TEXT SHOWN |
== Segment start ==
Owls are able to rotate their heads a full 270 degrees -- a feat that has puzzled many researchers for years. This adaptation is key to the owl’s vision, since its eyes are fixed in their sockets. Without that flexibility, an owl would be stuck with quasi-tunnel vision.

When seen in real life, it looks like something alien or from a horror movie:

But if a human tried to attempt such a move, he’d cut off the blood supply to his brain.

“Brain imaging specialists like me who deal with human injuries caused by trauma to arteries in the head and neck have always been puzzled as to why rapid, twisting head movements did not leave thousands of owls lying dead on the forest floor from stroke," senior investigator and Johns Hopkins University neuroradiologist Philippe Gailloud said in a statement Thursday.

Gailloud and his colleagues think they’ve unraveled the secret to owls’ head-turning success, and it turns out that an owl has special adaptations to both its neck vertebrae and the blood vessels leading to its brain. A poster detailing the team’s findings featured in the latest issue of the journal Science won first prize in the National Science Foundation's 2012 International Science & Engineering Visualization Challenge.
== Segment end ==
TASK LIST |
1/ In the text on owls, update the stretch from "When seen in" through "to his brain." so that "horror movie" reads "science fiction film".
2/ Summarize the text on owls in two sentences.
3/ Rewrite the paragraph of the owl text that begins "Gailloud and his colleagues think" as a short bulleted list.

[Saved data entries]
== Segment start ==
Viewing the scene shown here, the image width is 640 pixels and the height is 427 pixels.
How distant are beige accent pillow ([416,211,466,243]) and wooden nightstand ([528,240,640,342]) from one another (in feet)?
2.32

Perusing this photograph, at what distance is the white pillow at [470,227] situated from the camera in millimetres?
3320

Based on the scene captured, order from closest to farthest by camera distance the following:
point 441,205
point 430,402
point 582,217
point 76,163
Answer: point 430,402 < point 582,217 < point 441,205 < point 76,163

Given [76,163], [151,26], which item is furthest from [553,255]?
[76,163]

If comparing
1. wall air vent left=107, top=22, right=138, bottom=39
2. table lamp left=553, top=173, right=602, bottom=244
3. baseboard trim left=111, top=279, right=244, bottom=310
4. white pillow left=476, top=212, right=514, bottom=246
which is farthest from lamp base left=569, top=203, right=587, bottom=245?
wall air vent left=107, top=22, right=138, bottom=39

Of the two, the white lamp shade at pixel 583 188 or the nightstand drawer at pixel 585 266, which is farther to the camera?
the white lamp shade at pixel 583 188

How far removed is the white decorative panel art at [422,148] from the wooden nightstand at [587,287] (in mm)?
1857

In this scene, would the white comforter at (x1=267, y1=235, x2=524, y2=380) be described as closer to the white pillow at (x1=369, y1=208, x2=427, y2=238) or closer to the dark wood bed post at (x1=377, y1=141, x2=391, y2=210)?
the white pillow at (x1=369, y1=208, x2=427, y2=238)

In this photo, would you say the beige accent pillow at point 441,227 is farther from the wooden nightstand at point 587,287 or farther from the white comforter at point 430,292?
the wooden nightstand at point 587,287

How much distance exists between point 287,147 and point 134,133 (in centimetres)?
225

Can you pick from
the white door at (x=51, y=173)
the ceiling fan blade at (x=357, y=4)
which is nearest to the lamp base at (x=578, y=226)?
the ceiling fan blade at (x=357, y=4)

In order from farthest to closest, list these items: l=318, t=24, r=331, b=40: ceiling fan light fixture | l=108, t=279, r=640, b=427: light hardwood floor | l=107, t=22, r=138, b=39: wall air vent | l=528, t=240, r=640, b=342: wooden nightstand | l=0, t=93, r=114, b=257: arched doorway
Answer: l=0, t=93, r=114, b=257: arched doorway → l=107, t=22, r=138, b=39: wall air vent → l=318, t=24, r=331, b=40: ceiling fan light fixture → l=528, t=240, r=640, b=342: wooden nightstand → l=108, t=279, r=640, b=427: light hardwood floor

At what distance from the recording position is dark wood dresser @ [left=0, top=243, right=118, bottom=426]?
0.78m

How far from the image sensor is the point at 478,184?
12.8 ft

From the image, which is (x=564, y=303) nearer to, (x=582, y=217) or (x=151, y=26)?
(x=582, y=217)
== Segment end ==
COMPLETED EXERCISE |
1/
When seen in real life, it looks like something alien or from a science fiction film:

But if a human tried to attempt such a move, he’d cut off the blood supply to his brain.

2/ Owls can rotate their heads a full 270 degrees, which is key to their vision because their eyes are fixed in their sockets. Johns Hopkins neuroradiologist Philippe Gailloud and his colleagues think owls can do this because of special adaptations to their neck vertebrae and the blood vessels leading to the brain, and a poster of their findings won first prize in the National Science Foundation's 2012 International Science & Engineering Visualization Challenge.

3/
- Gailloud and his colleagues think they have found how owls turn their heads so far.
- Owls have special adaptations to their neck vertebrae and to the blood vessels leading to the brain.
- A poster of the findings, featured in the latest issue of Science, won first prize in the National Science Foundation's 2012 International Science & Engineering Visualization Challenge.